### Objective
In the items below, swap "glass facade building" for "glass office tower" and leave everything else as it is.

-- BEGIN Given data --

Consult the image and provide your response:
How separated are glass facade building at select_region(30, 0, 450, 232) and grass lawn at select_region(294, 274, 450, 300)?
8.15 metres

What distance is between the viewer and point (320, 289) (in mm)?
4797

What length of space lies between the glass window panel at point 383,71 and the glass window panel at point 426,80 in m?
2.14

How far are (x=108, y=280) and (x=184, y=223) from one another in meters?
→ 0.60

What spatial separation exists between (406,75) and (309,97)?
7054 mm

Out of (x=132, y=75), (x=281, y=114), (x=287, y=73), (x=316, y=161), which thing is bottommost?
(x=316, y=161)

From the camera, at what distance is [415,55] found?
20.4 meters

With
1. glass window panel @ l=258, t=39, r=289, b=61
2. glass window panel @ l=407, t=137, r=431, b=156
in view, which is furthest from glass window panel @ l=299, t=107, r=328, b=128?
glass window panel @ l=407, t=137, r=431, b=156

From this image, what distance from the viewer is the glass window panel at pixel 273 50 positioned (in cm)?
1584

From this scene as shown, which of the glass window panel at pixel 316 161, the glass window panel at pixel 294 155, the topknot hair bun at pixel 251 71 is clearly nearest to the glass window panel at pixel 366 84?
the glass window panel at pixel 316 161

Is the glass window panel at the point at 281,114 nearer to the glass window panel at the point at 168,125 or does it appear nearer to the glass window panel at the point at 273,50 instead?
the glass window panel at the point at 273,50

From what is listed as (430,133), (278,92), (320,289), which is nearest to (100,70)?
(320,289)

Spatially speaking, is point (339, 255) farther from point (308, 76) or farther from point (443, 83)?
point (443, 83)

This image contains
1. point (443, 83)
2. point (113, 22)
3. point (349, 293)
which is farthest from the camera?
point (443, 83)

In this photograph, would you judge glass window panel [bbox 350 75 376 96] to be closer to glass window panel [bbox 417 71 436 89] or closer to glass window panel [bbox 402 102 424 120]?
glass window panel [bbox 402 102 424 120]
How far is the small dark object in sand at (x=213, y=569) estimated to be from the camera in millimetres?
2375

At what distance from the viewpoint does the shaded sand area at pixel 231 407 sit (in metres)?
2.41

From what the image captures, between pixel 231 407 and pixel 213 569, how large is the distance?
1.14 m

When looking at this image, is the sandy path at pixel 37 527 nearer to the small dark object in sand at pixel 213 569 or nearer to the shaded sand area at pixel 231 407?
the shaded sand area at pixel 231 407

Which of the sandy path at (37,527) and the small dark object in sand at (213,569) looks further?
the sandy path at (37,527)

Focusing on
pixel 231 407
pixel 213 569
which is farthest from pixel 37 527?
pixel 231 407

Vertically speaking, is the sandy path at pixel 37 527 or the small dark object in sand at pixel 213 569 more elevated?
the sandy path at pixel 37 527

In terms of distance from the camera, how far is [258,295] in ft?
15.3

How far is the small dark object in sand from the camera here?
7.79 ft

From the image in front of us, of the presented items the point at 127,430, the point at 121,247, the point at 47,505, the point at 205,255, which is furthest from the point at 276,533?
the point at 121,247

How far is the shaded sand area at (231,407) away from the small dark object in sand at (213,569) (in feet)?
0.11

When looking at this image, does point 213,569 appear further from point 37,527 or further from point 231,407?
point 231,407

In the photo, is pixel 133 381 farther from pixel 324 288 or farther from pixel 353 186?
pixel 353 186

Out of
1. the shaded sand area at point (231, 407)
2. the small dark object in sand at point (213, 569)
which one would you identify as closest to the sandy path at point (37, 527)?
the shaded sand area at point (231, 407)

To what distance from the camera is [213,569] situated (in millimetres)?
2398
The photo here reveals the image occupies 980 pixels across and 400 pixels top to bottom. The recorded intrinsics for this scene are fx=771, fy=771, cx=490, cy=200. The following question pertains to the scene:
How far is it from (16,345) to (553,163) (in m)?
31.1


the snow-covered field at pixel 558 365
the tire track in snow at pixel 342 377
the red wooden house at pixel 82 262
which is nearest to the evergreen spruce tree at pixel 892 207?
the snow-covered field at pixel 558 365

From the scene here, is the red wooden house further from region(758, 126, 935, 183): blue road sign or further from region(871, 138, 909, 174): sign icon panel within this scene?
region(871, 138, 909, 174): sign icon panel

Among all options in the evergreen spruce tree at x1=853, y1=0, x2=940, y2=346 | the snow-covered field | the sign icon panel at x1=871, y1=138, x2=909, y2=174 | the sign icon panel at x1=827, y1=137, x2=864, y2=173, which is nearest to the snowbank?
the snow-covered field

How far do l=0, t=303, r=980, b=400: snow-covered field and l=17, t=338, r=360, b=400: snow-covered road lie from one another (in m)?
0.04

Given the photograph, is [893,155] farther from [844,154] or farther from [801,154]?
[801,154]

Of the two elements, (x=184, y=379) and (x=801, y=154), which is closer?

-- END Given data --

### Response to this exercise
Consult the image and provide your response:
How separated are glass office tower at select_region(30, 0, 450, 232) and grass lawn at select_region(294, 274, 450, 300)?
8.15 metres

What distance is between the viewer and point (320, 289) (in mm)?
4797

What length of space lies between the glass window panel at point 383,71 and the glass window panel at point 426,80 in m?
2.14

How far are (x=108, y=280) and (x=184, y=223) from one another in meters?
→ 0.60

What spatial separation exists between (406,75) and (309,97)?
7054 mm

Out of (x=132, y=75), (x=281, y=114), (x=287, y=73), (x=316, y=161), which thing is bottommost?
(x=316, y=161)

From the camera, at what distance is [415,55] found?
20.4 meters

With
1. glass window panel @ l=258, t=39, r=289, b=61
2. glass window panel @ l=407, t=137, r=431, b=156
in view, which is furthest from glass window panel @ l=299, t=107, r=328, b=128?
glass window panel @ l=407, t=137, r=431, b=156

From this image, what distance from the viewer is the glass window panel at pixel 273 50 positioned (in cm)?
1584

From this scene as shown, which of the glass window panel at pixel 316 161, the glass window panel at pixel 294 155, the topknot hair bun at pixel 251 71 is clearly nearest to the glass window panel at pixel 366 84?
the glass window panel at pixel 316 161

Is the glass window panel at the point at 281,114 nearer to the glass window panel at the point at 168,125 or does it appear nearer to the glass window panel at the point at 273,50 instead?
the glass window panel at the point at 273,50

From what is listed as (430,133), (278,92), (320,289), which is nearest to (100,70)?
(320,289)

Spatially speaking, is point (339, 255) farther from point (308, 76) or farther from point (443, 83)?
point (443, 83)

This image contains
1. point (443, 83)
2. point (113, 22)
3. point (349, 293)
which is farthest from the camera?
point (443, 83)

In this photograph, would you judge glass window panel [bbox 350 75 376 96] to be closer to glass window panel [bbox 417 71 436 89] or closer to glass window panel [bbox 402 102 424 120]?
glass window panel [bbox 402 102 424 120]
How far is the small dark object in sand at (x=213, y=569) estimated to be from the camera in millimetres?
2375

At what distance from the viewpoint does the shaded sand area at pixel 231 407 sit (in metres)?
2.41

From what the image captures, between pixel 231 407 and pixel 213 569, how large is the distance?
1.14 m

When looking at this image, is the sandy path at pixel 37 527 nearer to the small dark object in sand at pixel 213 569 or nearer to the shaded sand area at pixel 231 407?
the shaded sand area at pixel 231 407

Which of the sandy path at (37,527) and the small dark object in sand at (213,569) looks further?
the sandy path at (37,527)

Focusing on
pixel 231 407
pixel 213 569
which is farthest from pixel 37 527?
pixel 231 407

Vertically speaking, is the sandy path at pixel 37 527 or the small dark object in sand at pixel 213 569 more elevated?
the sandy path at pixel 37 527

In terms of distance from the camera, how far is [258,295] in ft?
15.3

How far is the small dark object in sand from the camera here?
7.79 ft

From the image in front of us, of the presented items the point at 127,430, the point at 121,247, the point at 47,505, the point at 205,255, which is furthest from the point at 276,533?
the point at 121,247

How far is the shaded sand area at (231,407) away from the small dark object in sand at (213,569) (in feet)?
0.11

When looking at this image, does point 213,569 appear further from point 37,527 or further from point 231,407?
point 231,407

In the photo, is pixel 133 381 farther from pixel 324 288 or farther from pixel 353 186?
pixel 353 186

Out of
1. the shaded sand area at point (231, 407)
2. the small dark object in sand at point (213, 569)
which one would you identify as closest to the sandy path at point (37, 527)?
the shaded sand area at point (231, 407)

To what distance from the camera is [213,569] situated (in millimetres)?
2398
The photo here reveals the image occupies 980 pixels across and 400 pixels top to bottom. The recorded intrinsics for this scene are fx=771, fy=771, cx=490, cy=200. The following question pertains to the scene:
How far is it from (16,345) to (553,163) (in m)?
31.1


the snow-covered field at pixel 558 365
the tire track in snow at pixel 342 377
the red wooden house at pixel 82 262
which is nearest to the evergreen spruce tree at pixel 892 207?
the snow-covered field at pixel 558 365

From the scene here, is the red wooden house further from region(758, 126, 935, 183): blue road sign or further from region(871, 138, 909, 174): sign icon panel within this scene?
region(871, 138, 909, 174): sign icon panel

Among all options in the evergreen spruce tree at x1=853, y1=0, x2=940, y2=346 | the snow-covered field | the sign icon panel at x1=871, y1=138, x2=909, y2=174 | the sign icon panel at x1=827, y1=137, x2=864, y2=173, which is nearest to the snowbank?
the snow-covered field

How far do l=0, t=303, r=980, b=400: snow-covered field and l=17, t=338, r=360, b=400: snow-covered road lie from one another (in m)?
0.04

Given the photograph, is [893,155] farther from [844,154] or farther from [801,154]?
[801,154]

Of the two elements, (x=184, y=379) and (x=801, y=154), which is closer?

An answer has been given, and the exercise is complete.